• **Pictures with short captions**:
◇ ◇ ◇ ◇ ◇ ◇ ◇
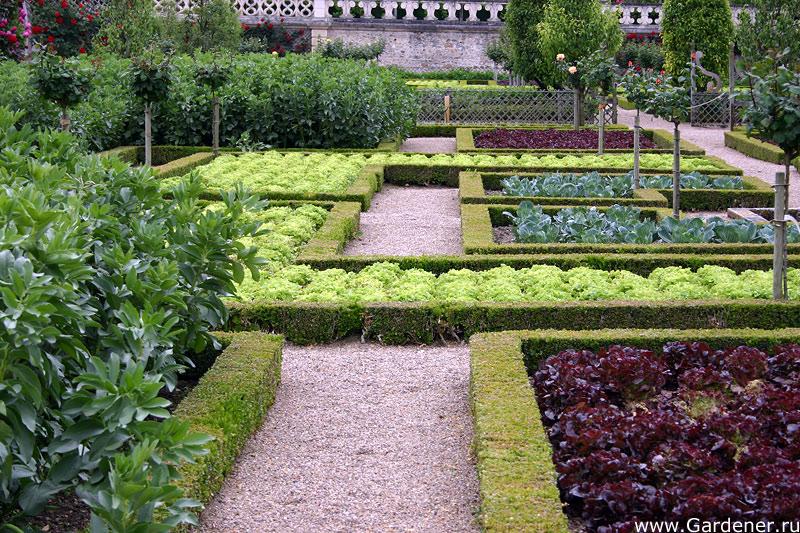 Красивый сад огород своими руками фото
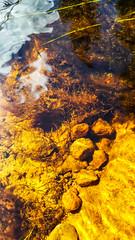 20160811_125838-1 (Andre56154) Tags: schweden sweden sverige wasser water bach flus river stream pflanze spiegelung reflection reflexion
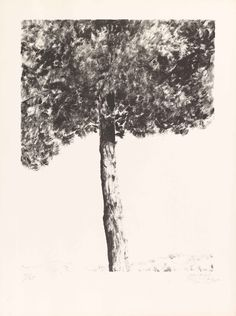 Marlborough Gallery — The Estate of Avigdor Arikha Graphics Artwork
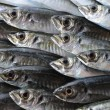 Several fresh sea horse mackerel - Stock Photo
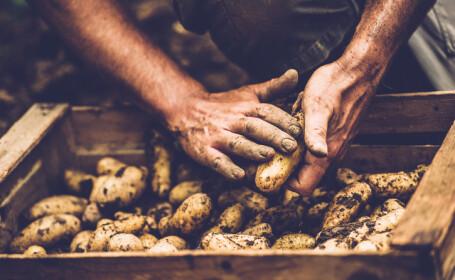 Cartofii, citricele şi alte fructe meridionale s-au scumpit cel mai mult în mai. Preţul unui kg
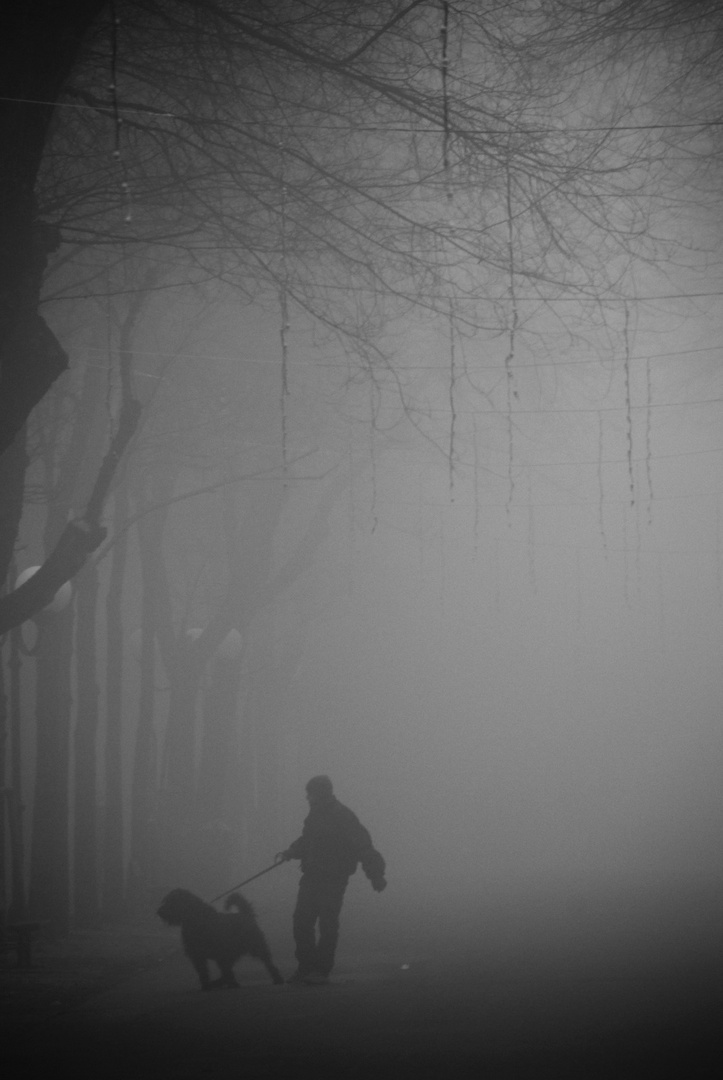 Vercelli, nebbia in viale Garibaldi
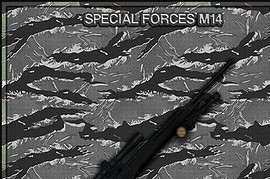 Special_Forces_M14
◇ ◇ ◇ ◇ ◇ ◇ ◇
• **About this task**: Where pictures appear, omit them, and transcribe exactly, with nothing else, the lines from the line with "Several fresh sea" through the final line of the records above, both ends included.

• **Final answer**:
 Several fresh sea horse mackerel - Stock Photo
 Cartofii, citricele şi alte fructe meridionale s-au scumpit cel mai mult în mai. Preţul unui kg
 Vercelli, nebbia in viale Garibaldi
 Special_Forces_M14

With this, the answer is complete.